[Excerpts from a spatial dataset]
— begin —

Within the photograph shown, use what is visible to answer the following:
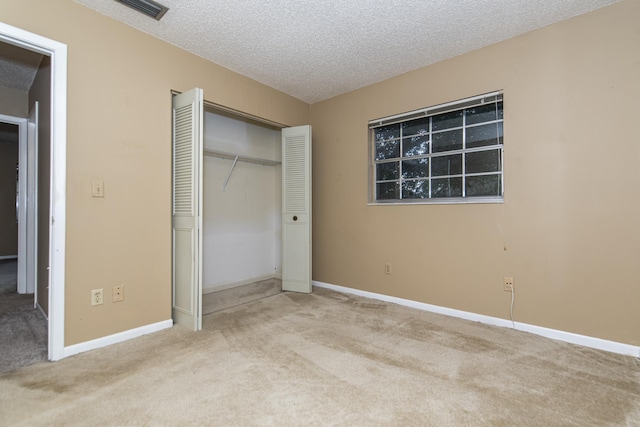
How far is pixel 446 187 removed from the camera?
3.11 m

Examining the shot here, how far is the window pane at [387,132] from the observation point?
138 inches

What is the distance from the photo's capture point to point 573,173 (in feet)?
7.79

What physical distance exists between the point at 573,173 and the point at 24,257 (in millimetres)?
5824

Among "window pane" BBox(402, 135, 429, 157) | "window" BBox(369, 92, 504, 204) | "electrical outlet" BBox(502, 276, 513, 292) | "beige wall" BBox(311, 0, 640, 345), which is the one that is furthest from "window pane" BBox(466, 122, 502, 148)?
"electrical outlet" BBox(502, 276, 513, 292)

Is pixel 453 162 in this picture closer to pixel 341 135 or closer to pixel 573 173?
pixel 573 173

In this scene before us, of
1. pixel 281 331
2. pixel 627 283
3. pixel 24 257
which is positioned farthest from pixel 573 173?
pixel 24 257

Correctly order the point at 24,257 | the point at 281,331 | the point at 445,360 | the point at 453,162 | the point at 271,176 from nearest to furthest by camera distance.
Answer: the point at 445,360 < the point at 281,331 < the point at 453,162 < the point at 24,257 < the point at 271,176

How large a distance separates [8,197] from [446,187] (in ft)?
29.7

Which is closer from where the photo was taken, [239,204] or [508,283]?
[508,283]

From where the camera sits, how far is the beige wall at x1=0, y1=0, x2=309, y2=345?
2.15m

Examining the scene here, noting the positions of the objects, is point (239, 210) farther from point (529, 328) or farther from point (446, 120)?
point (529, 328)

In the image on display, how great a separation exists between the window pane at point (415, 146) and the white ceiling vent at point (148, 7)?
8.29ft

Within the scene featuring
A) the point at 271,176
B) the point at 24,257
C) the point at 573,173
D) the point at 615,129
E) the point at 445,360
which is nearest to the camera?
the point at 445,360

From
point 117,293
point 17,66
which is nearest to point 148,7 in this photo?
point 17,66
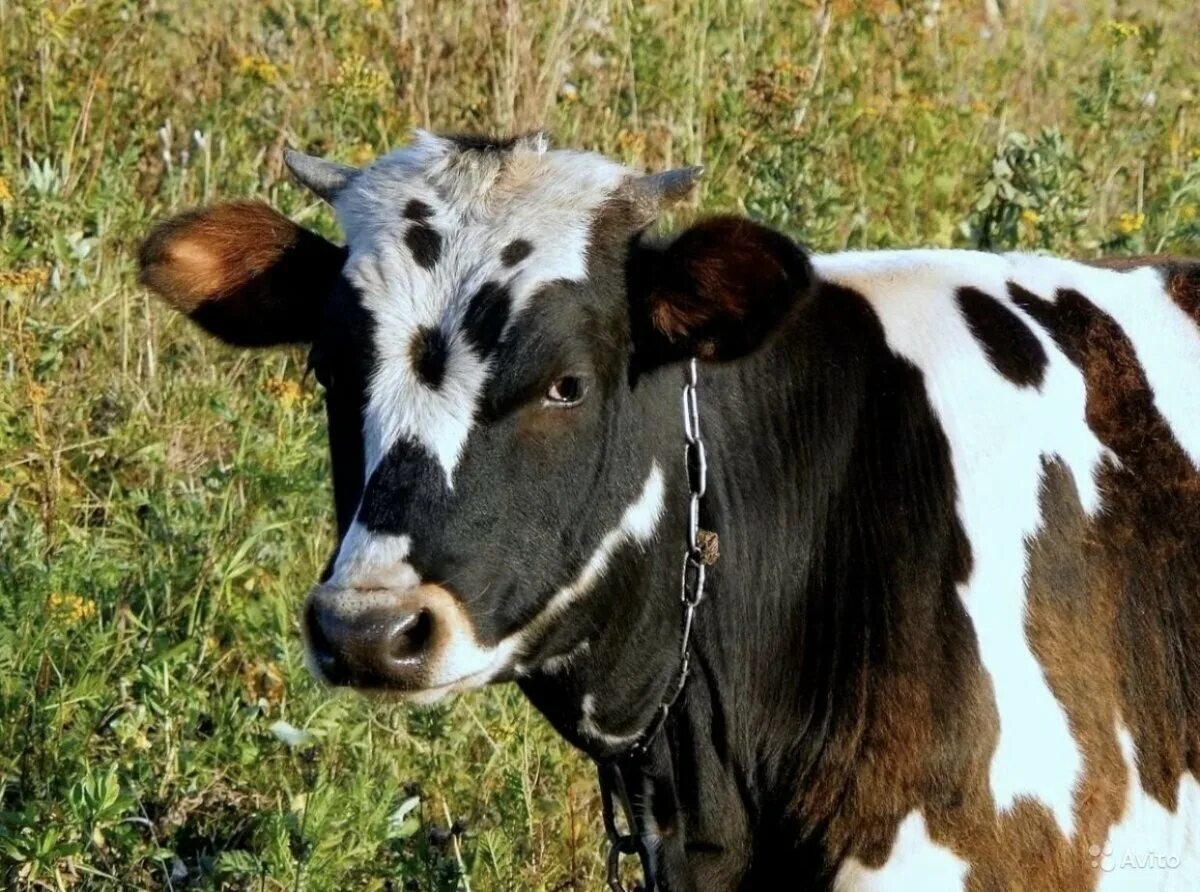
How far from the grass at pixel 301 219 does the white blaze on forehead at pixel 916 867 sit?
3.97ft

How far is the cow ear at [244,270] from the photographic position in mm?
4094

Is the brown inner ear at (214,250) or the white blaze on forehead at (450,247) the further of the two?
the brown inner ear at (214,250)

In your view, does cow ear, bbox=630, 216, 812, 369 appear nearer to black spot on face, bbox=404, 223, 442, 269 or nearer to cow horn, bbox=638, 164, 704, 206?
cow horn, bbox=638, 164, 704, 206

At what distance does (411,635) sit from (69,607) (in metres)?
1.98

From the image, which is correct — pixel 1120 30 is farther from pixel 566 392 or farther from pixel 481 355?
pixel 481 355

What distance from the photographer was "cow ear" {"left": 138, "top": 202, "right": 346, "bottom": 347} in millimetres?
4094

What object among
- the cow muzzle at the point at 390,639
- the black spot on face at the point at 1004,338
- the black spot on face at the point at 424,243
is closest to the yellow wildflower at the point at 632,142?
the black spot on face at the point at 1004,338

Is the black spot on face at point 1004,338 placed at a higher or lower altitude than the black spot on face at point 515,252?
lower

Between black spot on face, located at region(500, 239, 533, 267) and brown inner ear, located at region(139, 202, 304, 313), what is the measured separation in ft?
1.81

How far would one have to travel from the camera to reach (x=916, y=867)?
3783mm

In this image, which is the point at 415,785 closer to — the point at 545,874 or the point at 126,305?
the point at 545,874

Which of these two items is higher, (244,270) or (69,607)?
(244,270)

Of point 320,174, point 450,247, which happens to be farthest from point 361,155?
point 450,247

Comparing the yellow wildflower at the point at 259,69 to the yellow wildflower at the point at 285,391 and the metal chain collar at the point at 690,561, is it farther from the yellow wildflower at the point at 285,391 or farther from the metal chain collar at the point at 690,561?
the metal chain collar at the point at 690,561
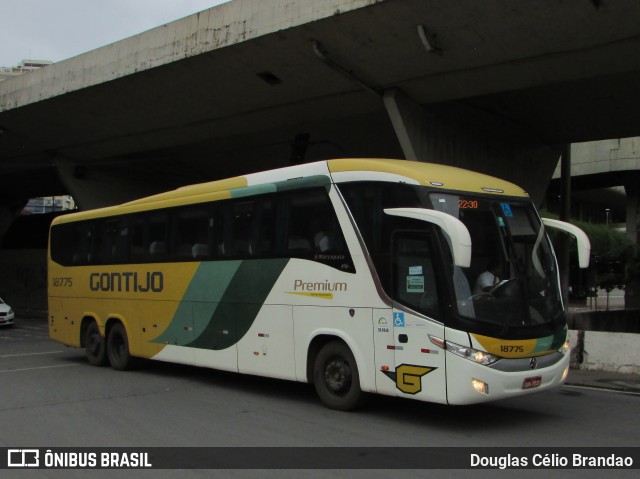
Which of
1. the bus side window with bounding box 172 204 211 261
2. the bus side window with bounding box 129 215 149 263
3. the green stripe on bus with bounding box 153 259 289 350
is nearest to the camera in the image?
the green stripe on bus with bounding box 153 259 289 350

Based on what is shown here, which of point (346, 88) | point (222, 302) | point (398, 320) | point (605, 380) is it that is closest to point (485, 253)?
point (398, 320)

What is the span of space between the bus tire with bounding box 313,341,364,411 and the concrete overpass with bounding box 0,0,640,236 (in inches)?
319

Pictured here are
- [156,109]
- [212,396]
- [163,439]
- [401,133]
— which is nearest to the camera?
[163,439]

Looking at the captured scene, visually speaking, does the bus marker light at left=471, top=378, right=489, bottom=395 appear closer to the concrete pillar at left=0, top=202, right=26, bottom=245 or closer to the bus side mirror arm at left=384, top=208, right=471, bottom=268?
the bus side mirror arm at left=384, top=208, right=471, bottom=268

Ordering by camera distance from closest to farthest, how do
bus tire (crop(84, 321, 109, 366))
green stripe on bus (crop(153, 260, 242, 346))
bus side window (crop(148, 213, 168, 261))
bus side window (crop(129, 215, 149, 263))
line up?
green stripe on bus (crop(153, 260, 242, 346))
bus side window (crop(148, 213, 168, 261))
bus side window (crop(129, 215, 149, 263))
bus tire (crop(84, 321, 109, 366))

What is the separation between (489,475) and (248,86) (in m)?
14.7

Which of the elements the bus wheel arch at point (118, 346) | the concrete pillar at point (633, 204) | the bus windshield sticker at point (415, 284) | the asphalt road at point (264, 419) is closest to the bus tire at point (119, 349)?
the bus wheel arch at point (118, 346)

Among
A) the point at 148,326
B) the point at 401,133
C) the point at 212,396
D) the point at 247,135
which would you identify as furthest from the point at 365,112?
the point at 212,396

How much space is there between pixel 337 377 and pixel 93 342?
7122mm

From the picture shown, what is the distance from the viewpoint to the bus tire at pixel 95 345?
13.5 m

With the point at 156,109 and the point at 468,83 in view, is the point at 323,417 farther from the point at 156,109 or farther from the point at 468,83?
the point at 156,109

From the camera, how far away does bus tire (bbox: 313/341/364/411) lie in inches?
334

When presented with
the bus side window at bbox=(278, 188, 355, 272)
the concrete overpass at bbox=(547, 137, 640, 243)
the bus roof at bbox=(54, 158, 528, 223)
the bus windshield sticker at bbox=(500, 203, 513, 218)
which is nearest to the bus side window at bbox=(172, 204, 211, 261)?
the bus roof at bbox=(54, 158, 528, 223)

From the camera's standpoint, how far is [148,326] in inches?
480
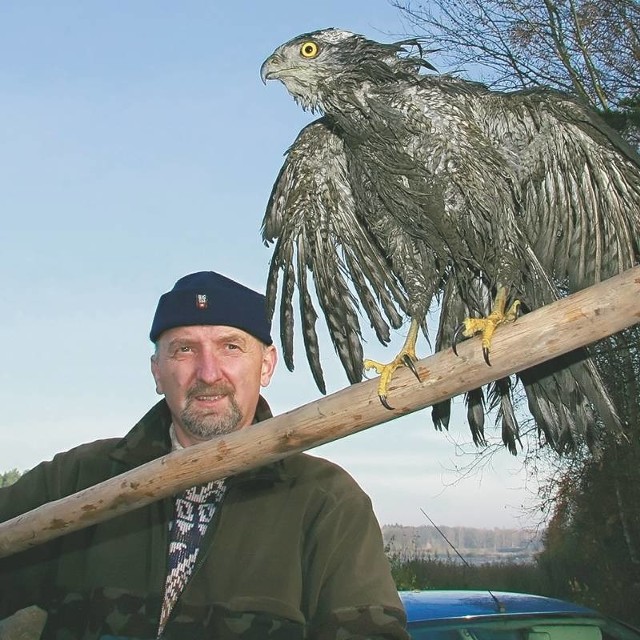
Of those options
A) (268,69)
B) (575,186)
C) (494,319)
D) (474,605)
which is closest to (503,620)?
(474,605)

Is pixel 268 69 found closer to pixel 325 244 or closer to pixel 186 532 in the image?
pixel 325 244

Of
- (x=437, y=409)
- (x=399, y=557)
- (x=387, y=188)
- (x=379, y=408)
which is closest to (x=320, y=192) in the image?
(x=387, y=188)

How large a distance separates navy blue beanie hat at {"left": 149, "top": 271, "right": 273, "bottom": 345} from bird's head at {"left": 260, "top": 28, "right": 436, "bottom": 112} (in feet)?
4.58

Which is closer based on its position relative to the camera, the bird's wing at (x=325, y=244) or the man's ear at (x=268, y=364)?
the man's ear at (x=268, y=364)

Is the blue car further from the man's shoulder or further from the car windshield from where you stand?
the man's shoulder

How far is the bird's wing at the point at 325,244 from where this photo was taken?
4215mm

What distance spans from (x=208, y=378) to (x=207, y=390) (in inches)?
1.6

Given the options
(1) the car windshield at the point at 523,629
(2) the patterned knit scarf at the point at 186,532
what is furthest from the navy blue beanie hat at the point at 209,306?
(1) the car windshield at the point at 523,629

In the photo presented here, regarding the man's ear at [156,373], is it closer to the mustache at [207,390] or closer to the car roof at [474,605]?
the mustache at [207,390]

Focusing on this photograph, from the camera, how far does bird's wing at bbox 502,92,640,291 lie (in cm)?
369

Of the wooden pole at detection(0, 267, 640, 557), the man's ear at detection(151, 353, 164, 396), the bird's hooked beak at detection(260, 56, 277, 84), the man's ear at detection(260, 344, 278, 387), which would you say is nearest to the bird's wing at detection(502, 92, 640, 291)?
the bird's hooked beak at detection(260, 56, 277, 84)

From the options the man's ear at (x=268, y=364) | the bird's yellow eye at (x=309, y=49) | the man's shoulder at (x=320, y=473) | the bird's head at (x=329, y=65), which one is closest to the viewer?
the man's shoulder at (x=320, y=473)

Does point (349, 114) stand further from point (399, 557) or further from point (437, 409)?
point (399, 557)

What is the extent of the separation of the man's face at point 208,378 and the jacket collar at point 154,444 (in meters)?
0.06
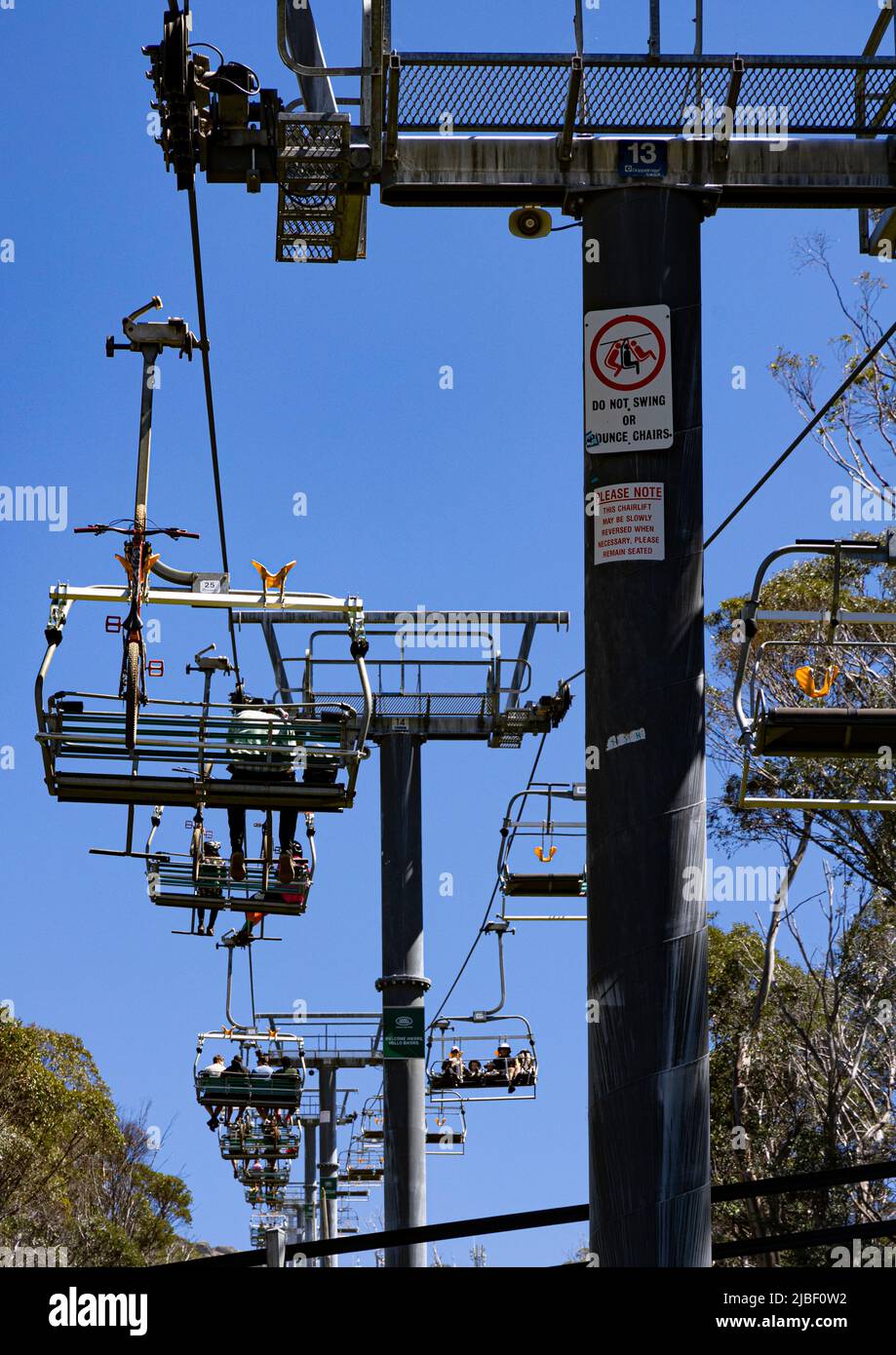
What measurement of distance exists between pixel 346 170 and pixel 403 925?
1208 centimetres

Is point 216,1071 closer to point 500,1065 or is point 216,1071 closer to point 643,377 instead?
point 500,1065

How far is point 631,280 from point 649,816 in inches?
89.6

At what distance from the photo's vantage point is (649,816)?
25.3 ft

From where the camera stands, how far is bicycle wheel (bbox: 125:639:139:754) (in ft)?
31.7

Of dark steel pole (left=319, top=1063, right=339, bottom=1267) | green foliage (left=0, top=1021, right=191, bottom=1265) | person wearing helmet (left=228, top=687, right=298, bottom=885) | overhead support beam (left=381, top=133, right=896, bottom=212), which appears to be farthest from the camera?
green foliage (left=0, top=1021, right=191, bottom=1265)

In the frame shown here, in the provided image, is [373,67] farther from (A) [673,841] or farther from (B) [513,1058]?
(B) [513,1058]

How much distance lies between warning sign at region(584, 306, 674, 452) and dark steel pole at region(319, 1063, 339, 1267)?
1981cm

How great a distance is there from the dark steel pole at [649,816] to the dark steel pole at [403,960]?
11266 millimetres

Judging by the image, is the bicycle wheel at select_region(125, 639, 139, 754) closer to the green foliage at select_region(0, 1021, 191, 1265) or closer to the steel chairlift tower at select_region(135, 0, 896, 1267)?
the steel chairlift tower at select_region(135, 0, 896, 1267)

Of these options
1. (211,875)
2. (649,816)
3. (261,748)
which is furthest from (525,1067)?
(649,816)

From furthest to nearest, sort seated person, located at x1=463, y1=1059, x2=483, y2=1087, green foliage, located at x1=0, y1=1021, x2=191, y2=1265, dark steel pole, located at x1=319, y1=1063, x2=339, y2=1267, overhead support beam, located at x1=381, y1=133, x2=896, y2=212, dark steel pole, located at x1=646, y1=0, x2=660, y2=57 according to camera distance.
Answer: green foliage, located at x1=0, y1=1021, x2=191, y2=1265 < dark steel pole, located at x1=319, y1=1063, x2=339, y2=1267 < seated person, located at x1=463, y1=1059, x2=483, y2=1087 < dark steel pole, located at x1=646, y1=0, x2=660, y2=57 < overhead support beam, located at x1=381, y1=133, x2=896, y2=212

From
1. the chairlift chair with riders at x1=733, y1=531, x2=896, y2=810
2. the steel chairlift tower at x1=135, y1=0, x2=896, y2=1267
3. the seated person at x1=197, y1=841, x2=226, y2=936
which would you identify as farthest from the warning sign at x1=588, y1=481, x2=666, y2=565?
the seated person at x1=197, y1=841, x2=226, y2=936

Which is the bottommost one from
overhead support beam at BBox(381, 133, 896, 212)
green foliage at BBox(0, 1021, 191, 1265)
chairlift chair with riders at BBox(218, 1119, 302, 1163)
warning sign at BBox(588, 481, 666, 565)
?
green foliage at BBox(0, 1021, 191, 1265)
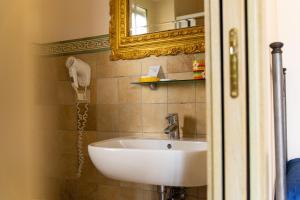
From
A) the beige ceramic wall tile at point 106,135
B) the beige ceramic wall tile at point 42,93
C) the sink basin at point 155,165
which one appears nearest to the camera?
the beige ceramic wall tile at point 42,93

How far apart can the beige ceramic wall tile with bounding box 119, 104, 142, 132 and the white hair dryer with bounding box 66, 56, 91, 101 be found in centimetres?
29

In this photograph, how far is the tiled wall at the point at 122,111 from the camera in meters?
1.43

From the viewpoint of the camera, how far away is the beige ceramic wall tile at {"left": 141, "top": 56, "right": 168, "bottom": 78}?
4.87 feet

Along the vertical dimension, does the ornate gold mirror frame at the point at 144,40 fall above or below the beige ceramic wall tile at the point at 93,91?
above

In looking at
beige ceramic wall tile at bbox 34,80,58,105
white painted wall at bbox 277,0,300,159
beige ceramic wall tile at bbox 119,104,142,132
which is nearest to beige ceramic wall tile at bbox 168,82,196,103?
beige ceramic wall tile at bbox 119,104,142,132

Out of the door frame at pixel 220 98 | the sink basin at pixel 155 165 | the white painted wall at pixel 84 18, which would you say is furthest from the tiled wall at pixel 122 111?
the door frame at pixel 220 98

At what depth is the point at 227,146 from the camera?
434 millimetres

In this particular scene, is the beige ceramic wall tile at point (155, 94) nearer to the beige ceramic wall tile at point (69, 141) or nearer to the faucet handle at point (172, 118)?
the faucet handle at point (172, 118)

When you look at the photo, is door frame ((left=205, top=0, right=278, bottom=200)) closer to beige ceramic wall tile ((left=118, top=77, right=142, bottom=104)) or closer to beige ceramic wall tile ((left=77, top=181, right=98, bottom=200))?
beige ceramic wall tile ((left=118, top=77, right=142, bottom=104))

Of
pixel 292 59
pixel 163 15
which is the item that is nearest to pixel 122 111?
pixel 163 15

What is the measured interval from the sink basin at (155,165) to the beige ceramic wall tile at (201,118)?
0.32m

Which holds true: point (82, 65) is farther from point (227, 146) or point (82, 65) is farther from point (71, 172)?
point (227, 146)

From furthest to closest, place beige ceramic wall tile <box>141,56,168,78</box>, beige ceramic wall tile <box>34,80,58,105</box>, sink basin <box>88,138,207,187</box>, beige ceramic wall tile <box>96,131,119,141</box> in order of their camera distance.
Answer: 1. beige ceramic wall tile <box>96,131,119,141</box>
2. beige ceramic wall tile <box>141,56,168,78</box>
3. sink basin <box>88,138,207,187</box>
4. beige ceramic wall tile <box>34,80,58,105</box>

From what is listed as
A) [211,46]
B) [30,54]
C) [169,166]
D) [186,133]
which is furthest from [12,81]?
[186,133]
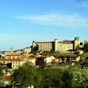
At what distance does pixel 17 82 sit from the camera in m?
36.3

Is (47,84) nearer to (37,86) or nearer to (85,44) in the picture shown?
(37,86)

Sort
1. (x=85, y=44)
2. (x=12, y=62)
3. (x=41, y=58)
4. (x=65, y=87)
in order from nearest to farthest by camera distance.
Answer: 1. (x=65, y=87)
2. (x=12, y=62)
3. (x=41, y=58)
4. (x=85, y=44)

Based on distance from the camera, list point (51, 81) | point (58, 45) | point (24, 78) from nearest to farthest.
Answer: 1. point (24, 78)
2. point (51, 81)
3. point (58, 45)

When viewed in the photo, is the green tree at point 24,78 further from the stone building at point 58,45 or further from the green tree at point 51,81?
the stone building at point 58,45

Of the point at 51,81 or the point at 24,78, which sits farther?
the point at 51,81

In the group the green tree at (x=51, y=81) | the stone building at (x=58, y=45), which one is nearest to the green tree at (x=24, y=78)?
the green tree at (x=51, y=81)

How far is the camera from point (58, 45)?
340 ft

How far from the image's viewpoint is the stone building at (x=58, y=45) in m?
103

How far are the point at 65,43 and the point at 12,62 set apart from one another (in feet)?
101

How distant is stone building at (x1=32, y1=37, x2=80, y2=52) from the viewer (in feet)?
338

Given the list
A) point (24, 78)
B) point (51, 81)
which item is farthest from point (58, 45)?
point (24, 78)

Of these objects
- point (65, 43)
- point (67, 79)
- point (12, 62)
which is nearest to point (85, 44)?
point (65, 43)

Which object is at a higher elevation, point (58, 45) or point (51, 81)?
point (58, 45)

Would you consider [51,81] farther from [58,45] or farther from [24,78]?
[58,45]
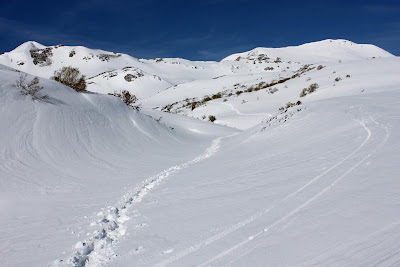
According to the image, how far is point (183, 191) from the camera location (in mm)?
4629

— end —

**INSTRUCTIONS FOR THE TASK**
Copy only this, please: the line with "How far are" and every line after it through the end of the data, with no pictures.

**ANSWER TO THIS TASK**
How far are the point at 65,43 and the point at 12,62 set apart from one another (in feet)?
101

How distant is stone building at (x1=32, y1=37, x2=80, y2=52) from the viewer (in feet)?
338

Given the list
A) point (24, 78)
B) point (51, 81)
which item is farthest from point (58, 45)?
point (24, 78)

Of these objects
- point (65, 43)
- point (67, 79)
- point (12, 62)
which is nearest to point (85, 44)?
point (65, 43)

Which object is at a higher elevation, point (58, 45) or point (51, 81)?
point (58, 45)

Would you consider [51,81] farther from [58,45] or farther from [24,78]?
[58,45]
According to the image, how far is point (183, 191) from the camera location (in mm)?
4629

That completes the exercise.